Da Venezia, Scola lancia una parola d’ordine per definire l’incontro tra i popoli e le religioni: “meticciato”. Su “Oasis” il vescovo di Tunisi, Maroun Elias Lahham, gliela contesta come equivoca e incomprensibile per gli stessi musulmani. Ma il patriarca la tiene ferma, la difende. A differenza di Ratzinger, Scola non brilla per chiarezza concettuale. L’esperienza vitale, l’incontro personale con Cristo, in lui sovrastano l’argomento di ragione, come sempre gli aveva insegnato don Giussani. Ma questa polivalenza espressiva si è rivelata per lui un vantaggio a livello di opinione pubblica. Quando contrappone il “meticciato di civiltà” al deprecato “clash of civilizations” il consenso progressista è sicuro. Quando pubblicizza le iniziative di “Oasis” Scola rastrella il consenso dei multiculturalisti. Nonostante la sua provenienza da Comunione e liberazione e nonostante la sua indubitabile linea ratzingeriana, Scola gode di buona stampa più di ogni altro leader ecclesiastico italiano, a destra come a sinistra.

Certo, la vita gli sarebbe diventata difficile se dalla tranquilla Venezia Scola fosse stato proiettato nel centro della mischia ecclesiale e politica, come presidente della conferenza episcopale italiana. Era questo l’approdo che per lui si profilava, quando tra il 2005 e il 2007 si combatté la guerra di successione al cardinale Camillo Ruini, come capo dei vescovi. A Ruini sarebbe piaciuto lui, come successore. Ma in Vaticano sia il vecchio che il nuovo segretario di stato, i cardinali Angelo Sodano e Bertone, erano contrarissimi. Il secondo, soprattutto, fece di tutto per bruciare la candidatura di Scola. La sua nomina, sosteneva, avrebbe irreparabilmente “diviso” l’episcopato. In realtà avrebbe azzerato le ambizioni di Bertone di esser lui il capo della Chiesa italiana nell’agone politico.

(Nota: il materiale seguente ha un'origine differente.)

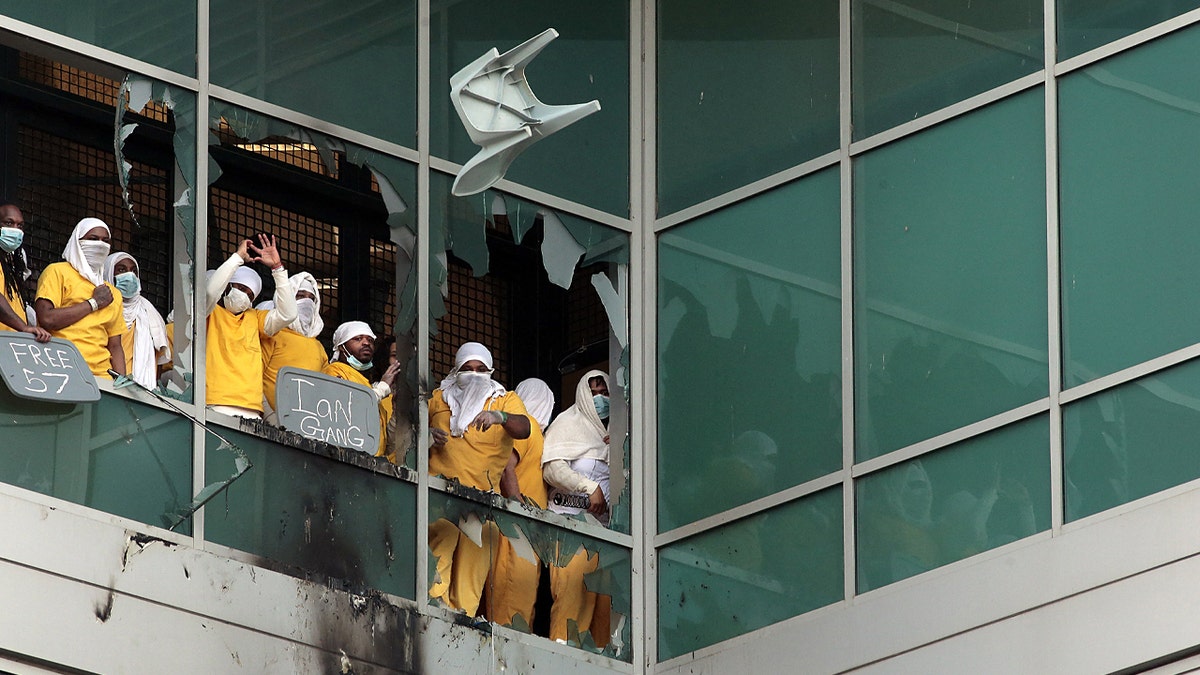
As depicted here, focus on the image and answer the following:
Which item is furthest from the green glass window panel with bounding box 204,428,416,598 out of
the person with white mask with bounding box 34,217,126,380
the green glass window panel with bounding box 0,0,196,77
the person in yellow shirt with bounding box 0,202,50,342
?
the green glass window panel with bounding box 0,0,196,77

Alla fine, quando a Benedetto XVI toccò di decidere – perché in Italia è il papa che nomina il presidente della CEI –, la sua scelta non cadde su Scola, e nemmeno sul docile vescovo che Bertone avrebbe voluto impalmare, Benigno Papa, di Taranto, ma sul ruiniano Angelo Bagnasco. Al cardinale di Venezia la mancata nomina non dispiacque affatto.

All’orizzonte, infatti, si era intanto profilata Milano. Dopo due episcopati eccentrici come quelli di Carlo Maria Martini e Dionigi Tettamanzi, Benedetto XVI s’era convinto che era giunta l’ora di insediare lì finalmente un vescovo più consono alla propria visione. Nella mente di papa Ratzinger la candidatura di Scola non aveva alternative, certamente non quelle che il segretario di stato Bertone, anche questa volta indaffaratissimo a sbarrargli la strada, ha escogitato fino all’ultimo. La convinzione di Ratzinger è la stessa di un altro anziano cardinale milanese, Giacomo Biffi, secondo il quale per riportare l’arcidiocesi di Milano sulla retta via occorre riprendere la tradizione dei grandi vescovi “ambrosiani”, di forte tempra e di orientamento sicuro.

L’ultimo dei quali era stato Giovanni Colombo. Cioè, per ironia della sorte, proprio colui che non voleva ordinar prete quell’Angelo Scola che ora, dal cielo, vede arrivare come suo successore.